Masalah utamanya bukan semata di chipset, melainkan pada kombinasi RAM dan penyimpanan versi dasar. Jika pembeli ingin memakai perangkat lebih lama, varian 4GB/64GB memang terasa paling berisiko cepat penuh dan melambat.
Berikut poin singkat soal pilihan variannya:
- 4GB/64GB: paling murah, tetapi paling cepat terasa sempit.
- 6GB/128GB: mulai lebih masuk akal untuk pemakaian harian.
- 8GB/256GB: paling aman untuk jangka panjang, tetapi harus dihitung lagi nilai totalnya.
Karena itu, memilih varian lebih tinggi bisa jadi langkah tepat. Namun jika harga naik terlalu jauh, pembeli perlu membandingkan dengan ponsel lain yang mungkin sudah menawarkan layar lebih baik atau fitur lebih lengkap.
Kamera cukup untuk dokumentasi, bukan untuk ekspektasi tinggi
Dari sisi kamera, referensi menyebut hasil foto Galaxy A07 cenderung standar.
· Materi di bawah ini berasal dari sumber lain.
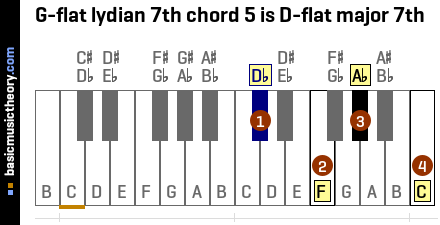 G-flat lydian 7th chord 5 is D-flat major 7th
Kamera belakang yang kemungkinan memakai sensor utama 50MP bisa memberi hasil baik saat cahaya cukup, tetapi reproduksi warna disebut kadang kurang konsisten.
Kamera depan juga berada di pola yang sama. Untuk kebutuhan swafoto kasual, panggilan video, dan unggahan media sosial ringan, hasilnya masih memadai selama pencahayaan mendukung.
Perekaman video menjadi batas lain yang perlu diketahui sejak awal. Kamera depan dan belakang sama-sama mentok di 1080p 30fps, sehingga belum cocok bagi pengguna yang mencari video lebih halus di 60fps.
Fingerprint, NFC, dan speaker jadi bahan pertimbangan
Sensor sidik jari samping pada Galaxy A07 disebut belum konsisten di pengalaman penggunaan tertentu. Dalam artikel referensi, Rizwan menilai proses registrasi awal agak sulit, lalu performa buka kuncinya terasa lambat dan kurang akurat.
Selain itu, Galaxy A07 juga disebut tidak menghadirkan NFC di sebagian besar varian atau tergantung wilayah pemasaran. Ini penting karena NFC kini makin dibutuhkan untuk cek saldo kartu elektronik dan fungsi praktis lain.
Speaker yang dipakai juga masih mono, bukan stereo. Artinya, pengalaman audio belum terlalu imersif, walau untuk kebutuhan mendengar suara notifikasi, video pendek, dan panggilan tetap sudah cukup.
Secara umum, Galaxy A07 masih layak dilirik untuk pengguna yang butuh ponsel Samsung murah dengan baterai 5000mAh, layar 90Hz, dan performa dasar yang relatif aman. Namun untuk pembeli yang ingin langsung naik ke varian tertinggi, pertanyaan utamanya bukan lagi sekadar “lebih lega atau tidak”, melainkan apakah spesifikasi yang tetap HD, tanpa NFC, kamera biasa, dan speaker mono masih terasa pantas di harga yang semakin tinggi.